[Spatial question records]
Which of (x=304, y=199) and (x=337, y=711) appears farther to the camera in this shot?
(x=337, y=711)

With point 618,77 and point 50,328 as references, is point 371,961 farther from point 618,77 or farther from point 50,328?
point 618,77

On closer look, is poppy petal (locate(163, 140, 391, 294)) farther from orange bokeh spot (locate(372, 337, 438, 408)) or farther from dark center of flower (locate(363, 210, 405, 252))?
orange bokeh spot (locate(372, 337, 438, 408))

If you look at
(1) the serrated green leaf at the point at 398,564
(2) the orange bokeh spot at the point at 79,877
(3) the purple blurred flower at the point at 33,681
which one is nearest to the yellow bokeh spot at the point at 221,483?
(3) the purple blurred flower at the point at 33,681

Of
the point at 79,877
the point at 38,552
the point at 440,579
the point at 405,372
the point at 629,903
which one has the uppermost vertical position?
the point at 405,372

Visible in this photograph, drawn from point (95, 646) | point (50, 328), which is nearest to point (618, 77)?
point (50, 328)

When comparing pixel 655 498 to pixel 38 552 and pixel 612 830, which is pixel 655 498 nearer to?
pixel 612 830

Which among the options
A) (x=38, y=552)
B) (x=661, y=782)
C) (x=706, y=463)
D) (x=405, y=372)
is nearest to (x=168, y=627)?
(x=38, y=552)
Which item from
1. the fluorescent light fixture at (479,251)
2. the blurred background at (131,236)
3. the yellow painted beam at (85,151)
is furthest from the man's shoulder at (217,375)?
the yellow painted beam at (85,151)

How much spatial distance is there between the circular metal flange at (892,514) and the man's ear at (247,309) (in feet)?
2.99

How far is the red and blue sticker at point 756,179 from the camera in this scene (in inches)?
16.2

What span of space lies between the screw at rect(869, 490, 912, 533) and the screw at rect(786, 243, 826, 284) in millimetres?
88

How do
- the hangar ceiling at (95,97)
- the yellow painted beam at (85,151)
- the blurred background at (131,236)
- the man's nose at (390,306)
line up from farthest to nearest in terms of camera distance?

## EXERCISE REQUIREMENTS
Retype all of the entries precisely as they are.

## FINAL ANSWER
Which of (x=304, y=199) and (x=337, y=711) appears farther to the camera in this shot?
(x=337, y=711)

With point 618,77 and point 50,328 as references, is point 371,961 farther from point 618,77 or farther from point 50,328?
point 618,77

On closer look, is poppy petal (locate(163, 140, 391, 294)) farther from orange bokeh spot (locate(372, 337, 438, 408)) or farther from dark center of flower (locate(363, 210, 405, 252))?
orange bokeh spot (locate(372, 337, 438, 408))

If you look at
(1) the serrated green leaf at the point at 398,564
(2) the orange bokeh spot at the point at 79,877
(3) the purple blurred flower at the point at 33,681
which one is nearest to the yellow bokeh spot at the point at 221,483?
(3) the purple blurred flower at the point at 33,681

Of
the point at 79,877
the point at 38,552
the point at 440,579
the point at 405,372
the point at 629,903
which one has the uppermost vertical position?
the point at 405,372

Visible in this photograph, drawn from point (95, 646) | point (50, 328), which is nearest to point (618, 77)?
point (50, 328)

When comparing pixel 655 498 to pixel 38 552 and pixel 612 830, which is pixel 655 498 nearer to?
pixel 612 830

Which among the options
A) (x=38, y=552)
B) (x=661, y=782)
C) (x=706, y=463)
D) (x=405, y=372)
is nearest to (x=168, y=627)?
(x=38, y=552)
Which item from
1. the fluorescent light fixture at (479,251)
2. the blurred background at (131,236)
3. the yellow painted beam at (85,151)
is furthest from the man's shoulder at (217,375)?
the yellow painted beam at (85,151)

How much spatial distance is there between the circular metal flange at (892,514) and the man's ear at (247,309) (in feet)?
2.99

How far is the red and blue sticker at point 756,179 from the camera in this scene (in inches)?
16.2

What span of space lies between the screw at rect(869, 490, 912, 533) and the screw at rect(786, 243, 826, 284) in millimetres?
88

How do
- the hangar ceiling at (95,97)
- the yellow painted beam at (85,151)
- the blurred background at (131,236)
- the man's nose at (390,306)
line up from farthest to nearest in terms of camera distance?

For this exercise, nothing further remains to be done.